I like Simpson’s paradox so much I wrote three chapters about it in Probably Overthinking It. In fact, I like it so much I have a Google alert that notifies me when someone publishes a new example (or when the horse named Simpson’s Paradox wins a race).
So I was initially excited about this paper that appeared recently in Nature: “The geographic association of multiple sclerosis and amyotrophic lateral sclerosis”. But sadly, I’m pretty sure it’s bogus.
The paper compares death rates due to multiple sclerosis (MS) and amyotrophic lateral sclerosis (ALS) across 50 states and the District of Columbia, and reports a strong correlation.
This result is contrary to all previous work on these diseases – which might be a warning sign. But the author explains that this correlation has not been detected in previous work because it is masked when the analysis combines male and female death rates.
This could make sense, because death rates due to MS are higher for women, and death rates due to ALS are higher for men. So if we compare different groups with different proportions of males and females, it’s possible we could see something like Simpson’s paradox.
But as far as I know, the proportions of men and women are the same in all 50 states, plus the District Columbia – or maybe a little higher in Alaska. So an essential element of Simpson’s paradox – different composition of the subgroups – is missing.
Annoyingly, the “Data Availability” section of the paper only identifies the public sources of the data – it does not provide the processed data. But we can use synthesized data to figure out what’s going on.
Specifically, let’s try to replicate this key figure from the paper:

The x-axis is age adjusted death rates from MS; the y-axis is age-adjusted death rates from ALS. Each dot corresponds to one gender group in one state. The blue line fits the male data, with correlation 0.7. The pink line fits the female data, with correlation 0.75.
The black line is supposed to be a fit to all the data, showing the non-correlation we supposedly get if we combine the two groups. But I’m pretty sure that line is a mistake.
Click here to read this article with the Python code, or if you want to replicate my analysis, you can click here to run the notebook on Colab.
Synthetic Data
I used a random number generator to synthesize correlated data with the approximate distribution of the date in the figure. The following figure shows a linear regression for the male and female data separately, and a third line that is my attempt to replicate the black line in the original figure.
I thought the author might have combined the dots from the male and female groups into a collection of 102 points, and fit a line to that. That is a nonsensical thing to do, but it does yield a Simpson-like reversal in the slope of the line — and the sign of the correlation.
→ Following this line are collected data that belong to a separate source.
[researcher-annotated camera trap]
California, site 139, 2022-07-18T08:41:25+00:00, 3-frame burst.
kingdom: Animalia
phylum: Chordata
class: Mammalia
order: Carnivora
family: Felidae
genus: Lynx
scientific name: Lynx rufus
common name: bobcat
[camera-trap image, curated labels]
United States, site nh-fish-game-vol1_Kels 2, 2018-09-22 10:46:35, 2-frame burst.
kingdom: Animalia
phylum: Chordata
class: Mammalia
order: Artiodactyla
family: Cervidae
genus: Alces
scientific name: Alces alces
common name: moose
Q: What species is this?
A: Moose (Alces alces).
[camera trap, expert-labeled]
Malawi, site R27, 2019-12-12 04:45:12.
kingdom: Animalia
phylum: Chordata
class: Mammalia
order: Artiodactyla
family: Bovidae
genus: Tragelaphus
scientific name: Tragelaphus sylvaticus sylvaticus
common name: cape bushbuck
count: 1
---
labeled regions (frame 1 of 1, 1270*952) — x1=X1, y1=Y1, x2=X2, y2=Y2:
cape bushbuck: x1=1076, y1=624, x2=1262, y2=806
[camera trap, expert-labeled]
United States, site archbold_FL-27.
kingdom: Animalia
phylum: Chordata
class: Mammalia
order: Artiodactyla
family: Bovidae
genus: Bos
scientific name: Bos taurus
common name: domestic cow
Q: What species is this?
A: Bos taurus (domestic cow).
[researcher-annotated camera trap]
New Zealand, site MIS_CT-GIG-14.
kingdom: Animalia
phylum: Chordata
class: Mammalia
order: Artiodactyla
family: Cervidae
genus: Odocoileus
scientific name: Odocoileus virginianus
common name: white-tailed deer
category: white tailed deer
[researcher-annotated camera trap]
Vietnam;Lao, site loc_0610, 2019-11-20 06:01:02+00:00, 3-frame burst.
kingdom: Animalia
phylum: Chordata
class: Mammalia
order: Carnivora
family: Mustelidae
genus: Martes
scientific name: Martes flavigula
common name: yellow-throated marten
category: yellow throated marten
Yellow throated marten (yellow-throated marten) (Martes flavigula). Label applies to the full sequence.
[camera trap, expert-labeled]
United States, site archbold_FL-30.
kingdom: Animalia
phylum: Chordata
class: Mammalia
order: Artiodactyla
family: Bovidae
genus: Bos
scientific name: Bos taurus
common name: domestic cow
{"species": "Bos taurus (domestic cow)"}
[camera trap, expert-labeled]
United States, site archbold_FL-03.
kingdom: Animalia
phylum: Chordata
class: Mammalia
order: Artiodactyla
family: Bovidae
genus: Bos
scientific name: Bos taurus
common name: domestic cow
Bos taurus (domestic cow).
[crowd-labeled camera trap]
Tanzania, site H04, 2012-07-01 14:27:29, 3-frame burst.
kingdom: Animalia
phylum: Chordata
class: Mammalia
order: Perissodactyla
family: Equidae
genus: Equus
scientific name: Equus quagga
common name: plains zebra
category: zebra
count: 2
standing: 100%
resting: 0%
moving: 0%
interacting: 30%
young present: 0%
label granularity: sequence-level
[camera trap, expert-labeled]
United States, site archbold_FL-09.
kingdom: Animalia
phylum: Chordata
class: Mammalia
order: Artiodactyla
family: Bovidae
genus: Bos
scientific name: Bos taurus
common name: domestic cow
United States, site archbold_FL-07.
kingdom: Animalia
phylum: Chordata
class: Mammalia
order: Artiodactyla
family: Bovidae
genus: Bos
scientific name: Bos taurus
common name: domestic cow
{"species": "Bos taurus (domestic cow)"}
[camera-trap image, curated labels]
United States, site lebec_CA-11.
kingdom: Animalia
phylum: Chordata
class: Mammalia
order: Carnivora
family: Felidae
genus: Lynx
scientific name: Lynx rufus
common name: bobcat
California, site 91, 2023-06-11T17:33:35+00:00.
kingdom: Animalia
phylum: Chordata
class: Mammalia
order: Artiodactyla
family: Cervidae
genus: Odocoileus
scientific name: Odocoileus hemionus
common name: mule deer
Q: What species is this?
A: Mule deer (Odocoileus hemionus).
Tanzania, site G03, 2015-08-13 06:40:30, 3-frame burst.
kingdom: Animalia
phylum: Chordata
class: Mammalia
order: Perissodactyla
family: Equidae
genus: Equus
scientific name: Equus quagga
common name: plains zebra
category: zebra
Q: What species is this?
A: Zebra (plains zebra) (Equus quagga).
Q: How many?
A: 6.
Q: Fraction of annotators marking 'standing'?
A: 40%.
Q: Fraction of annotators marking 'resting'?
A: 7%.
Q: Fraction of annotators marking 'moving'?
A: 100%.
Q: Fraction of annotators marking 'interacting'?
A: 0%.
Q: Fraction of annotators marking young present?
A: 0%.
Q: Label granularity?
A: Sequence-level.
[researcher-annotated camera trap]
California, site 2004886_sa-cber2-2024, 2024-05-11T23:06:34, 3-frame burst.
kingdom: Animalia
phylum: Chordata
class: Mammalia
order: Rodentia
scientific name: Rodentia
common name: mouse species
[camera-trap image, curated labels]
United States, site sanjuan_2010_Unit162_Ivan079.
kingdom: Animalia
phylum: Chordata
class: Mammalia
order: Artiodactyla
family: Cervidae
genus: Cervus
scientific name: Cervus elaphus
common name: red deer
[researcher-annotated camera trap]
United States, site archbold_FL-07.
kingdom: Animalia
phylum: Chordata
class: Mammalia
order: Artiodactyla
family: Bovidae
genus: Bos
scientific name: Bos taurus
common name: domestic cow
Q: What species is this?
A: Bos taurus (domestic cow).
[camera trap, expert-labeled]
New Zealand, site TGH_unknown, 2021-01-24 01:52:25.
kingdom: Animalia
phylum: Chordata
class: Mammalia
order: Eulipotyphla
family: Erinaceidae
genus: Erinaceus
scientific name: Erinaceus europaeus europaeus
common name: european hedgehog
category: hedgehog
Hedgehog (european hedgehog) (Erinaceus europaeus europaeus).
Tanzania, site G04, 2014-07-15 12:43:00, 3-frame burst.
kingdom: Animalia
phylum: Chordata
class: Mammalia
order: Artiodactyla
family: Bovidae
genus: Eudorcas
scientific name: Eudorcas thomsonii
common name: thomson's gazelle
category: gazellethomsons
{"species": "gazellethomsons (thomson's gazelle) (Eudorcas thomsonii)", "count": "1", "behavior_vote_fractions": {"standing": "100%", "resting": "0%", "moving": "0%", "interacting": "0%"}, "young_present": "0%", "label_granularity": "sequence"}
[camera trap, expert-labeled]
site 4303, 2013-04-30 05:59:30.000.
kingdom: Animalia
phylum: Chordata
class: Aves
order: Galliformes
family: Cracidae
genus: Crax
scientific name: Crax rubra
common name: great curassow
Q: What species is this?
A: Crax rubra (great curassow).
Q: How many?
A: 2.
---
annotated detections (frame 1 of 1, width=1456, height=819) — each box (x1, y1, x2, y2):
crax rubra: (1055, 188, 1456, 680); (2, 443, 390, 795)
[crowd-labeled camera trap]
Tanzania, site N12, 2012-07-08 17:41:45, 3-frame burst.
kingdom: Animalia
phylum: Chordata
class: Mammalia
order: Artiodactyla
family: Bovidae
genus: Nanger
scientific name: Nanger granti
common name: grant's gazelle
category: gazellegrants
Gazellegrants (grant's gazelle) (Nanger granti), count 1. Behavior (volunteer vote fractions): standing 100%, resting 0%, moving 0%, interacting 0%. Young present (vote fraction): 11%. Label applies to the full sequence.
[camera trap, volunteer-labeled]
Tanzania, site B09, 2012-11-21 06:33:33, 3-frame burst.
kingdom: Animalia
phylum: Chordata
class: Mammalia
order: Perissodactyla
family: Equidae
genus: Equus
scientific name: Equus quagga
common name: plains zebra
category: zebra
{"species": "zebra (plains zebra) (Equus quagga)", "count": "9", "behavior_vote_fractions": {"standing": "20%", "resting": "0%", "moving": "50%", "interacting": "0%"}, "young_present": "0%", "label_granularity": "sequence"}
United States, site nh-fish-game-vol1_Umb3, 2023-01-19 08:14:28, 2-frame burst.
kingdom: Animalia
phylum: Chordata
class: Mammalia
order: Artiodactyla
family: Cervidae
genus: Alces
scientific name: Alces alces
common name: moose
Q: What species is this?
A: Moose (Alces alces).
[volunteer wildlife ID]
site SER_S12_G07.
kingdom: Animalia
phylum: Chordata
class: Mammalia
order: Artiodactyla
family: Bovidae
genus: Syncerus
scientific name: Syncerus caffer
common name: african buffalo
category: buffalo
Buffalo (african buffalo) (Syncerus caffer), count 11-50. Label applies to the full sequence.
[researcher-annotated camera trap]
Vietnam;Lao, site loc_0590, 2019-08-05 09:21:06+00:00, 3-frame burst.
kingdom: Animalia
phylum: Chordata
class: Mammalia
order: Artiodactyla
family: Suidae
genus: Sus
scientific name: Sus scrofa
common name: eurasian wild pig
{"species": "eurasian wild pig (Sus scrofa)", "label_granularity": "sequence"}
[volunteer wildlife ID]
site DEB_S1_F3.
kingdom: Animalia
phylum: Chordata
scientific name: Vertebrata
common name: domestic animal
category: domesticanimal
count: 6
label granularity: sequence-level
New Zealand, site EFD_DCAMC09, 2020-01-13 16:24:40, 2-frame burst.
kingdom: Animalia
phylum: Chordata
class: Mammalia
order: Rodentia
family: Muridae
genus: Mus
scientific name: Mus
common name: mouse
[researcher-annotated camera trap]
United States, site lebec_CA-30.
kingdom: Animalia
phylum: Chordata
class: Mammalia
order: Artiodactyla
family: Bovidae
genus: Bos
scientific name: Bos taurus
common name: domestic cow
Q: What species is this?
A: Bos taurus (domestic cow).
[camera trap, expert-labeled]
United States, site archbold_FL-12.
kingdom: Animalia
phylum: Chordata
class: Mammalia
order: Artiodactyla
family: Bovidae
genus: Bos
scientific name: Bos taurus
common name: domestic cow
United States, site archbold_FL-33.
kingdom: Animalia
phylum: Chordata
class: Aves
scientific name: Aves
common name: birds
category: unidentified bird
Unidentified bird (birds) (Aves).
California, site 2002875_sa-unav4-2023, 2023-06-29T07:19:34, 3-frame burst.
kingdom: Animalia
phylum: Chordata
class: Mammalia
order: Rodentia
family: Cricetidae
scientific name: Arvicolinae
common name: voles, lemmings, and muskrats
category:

The line for the combined data has a non-negligible negative slope, and the correlation is about -0.4 – so this is not the line that appears in the original figure, which has a very small correlation. So, I don’t know where that line came from.
In any case, the correct way to combine the data is not to plot a line through 102 points in the scatter plot, but to fit a line to the combined death rates in the 51 states. Assuming that the gender ratios in the states are close to 50/50, the combined rates are just the means of the male and female rates. The following figure shows what we get if we combine the rates correctly.

So there’s no Simpson’s paradox here – there’s a positive correlation among the subgroups, and there’s a positive correlation when we combine them. I love a good Simpson’s paradox, but this isn’t one of them.
On a quick skim, I think the rest of the paper is also likely to be nonsensical, but I’ll leave that for other people to debunk. Also, peer review is dead.
It gets worse
UPDATE: After I published the first draft of this article, I noticed that there are an unknown number of data points at (0, 0) in the original figure. They are probably states with missing data, but if they were included in the analysis as zeros — which they absolutely should not be — that would explain the flat line.
If we assume there are two states with missing data, that strengthens the effect in the subgroups, and weakens the effect in the combined groups. The result is a line with a small negative slope, as in the original paper.